This famous economist believes that Bitcoin’s future is behind the underlying technology rather than speculation
Famous economist Mohamed El-Erian stated that he had previously bought Bitcoin some years ago but, unfortunately for him, sold right before the rally to $60,000, he revealed on CNBC.
Bought at the bottom, sold at the middle
The former chair of President Obama’s Global Development Council said that he purchased some amount of Bitcoin while it was trading around $3,000 in the winter of 2018, which was its lowest point after its first rally back in 2017.
The economist held his position until 2020 and closed it after Bitcoin reached the area of the previous ATH and moved past $19,000. Right after El-Erian exited the market, Bitcoin exploded and had a 250% run.
According to economists, the two main factors driving the current rally are the use of Bitcoin as a rising inflation hedge and the launch of multiple futures-based exchange-traded funds. In addition to the described crypto market events, Bitcoin went through a major network upgrade.
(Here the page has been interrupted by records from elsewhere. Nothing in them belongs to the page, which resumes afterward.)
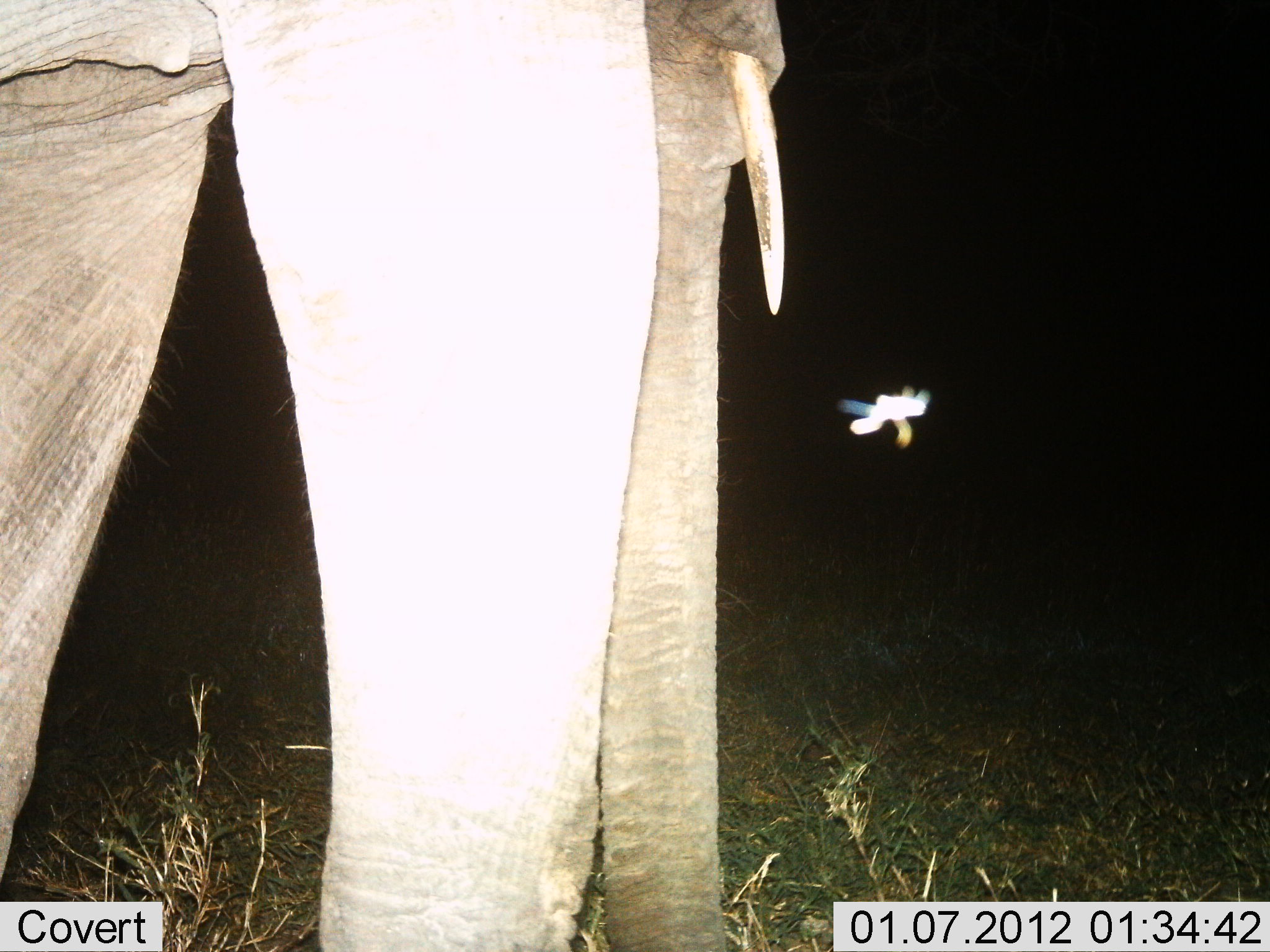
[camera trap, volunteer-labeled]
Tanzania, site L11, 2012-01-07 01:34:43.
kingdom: Animalia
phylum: Chordata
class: Mammalia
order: Proboscidea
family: Elephantidae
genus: Loxodonta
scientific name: Loxodonta africana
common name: african bush elephant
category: elephant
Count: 1.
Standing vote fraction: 100%.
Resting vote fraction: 0%.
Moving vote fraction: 0%.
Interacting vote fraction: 10%.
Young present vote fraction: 0%.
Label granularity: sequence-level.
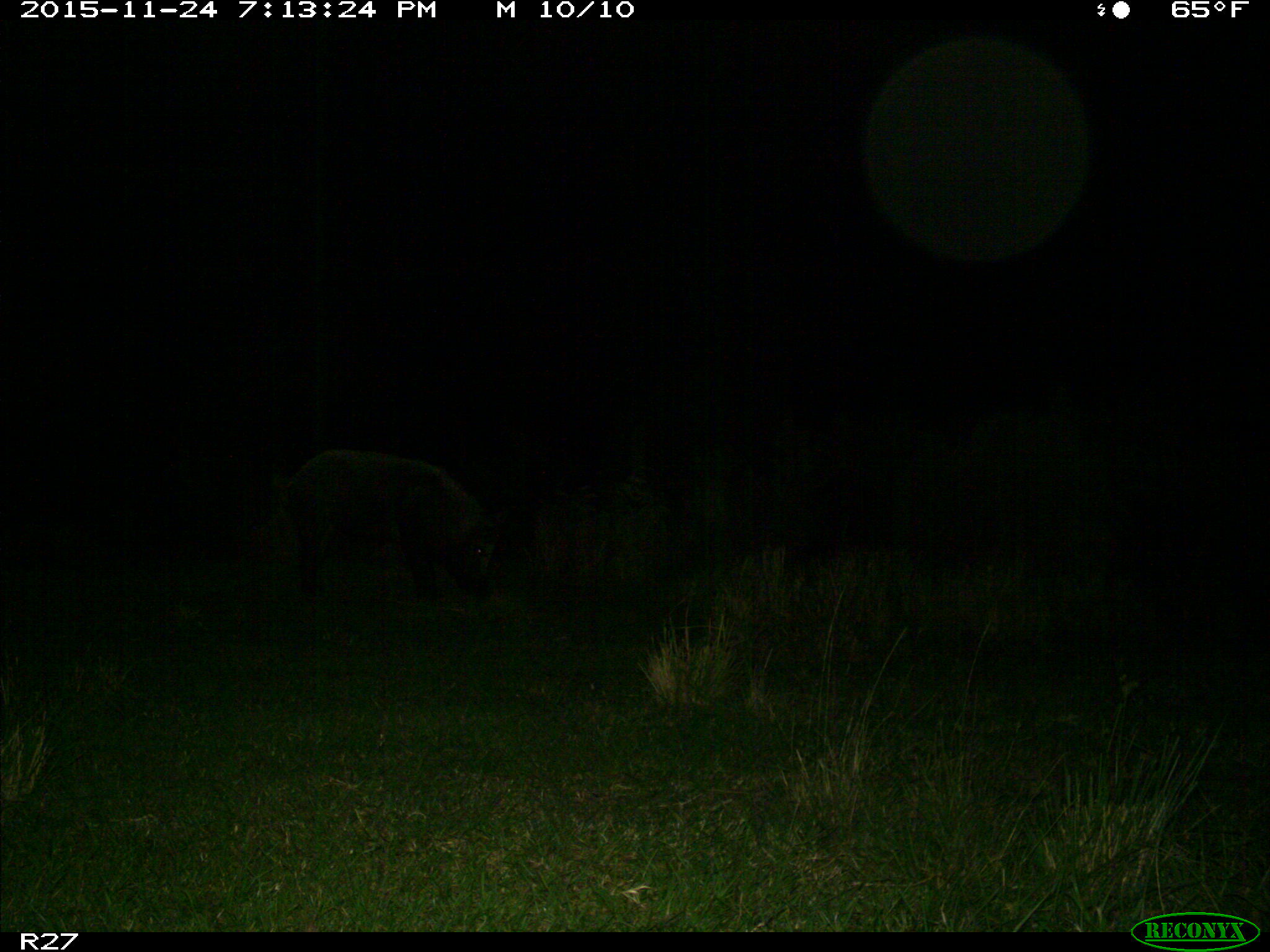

While fundamental factors strengthen Bitcoin’s position on the market, other cryptocurrency assets remain extremely volatile compared to traditional stocks. Ripple, Ethereum and even Bitcoin itself lost more than half of its value when China announced its crackdown on the cryptocurrency industry.
When is El-Erian looking to buy again?
The analyst said that he will consider entering the market when the “shake out” happens, referring to even when short-term traders or speculators leave the market due to negative price movements.
The economist stays with the fundamentals of Bitcoin and cryptocurrencies in general, and he says he believes in the underlying technology that allows Bitcoin to grow in the long term.
While Mohamed remains a cryptocurrency evangelist and believes in the technology overall, he does not think that it will overtake the world as a global payment tool, and it especially will not become a rival to the U.S. dollar even in periods of extremely high inflation.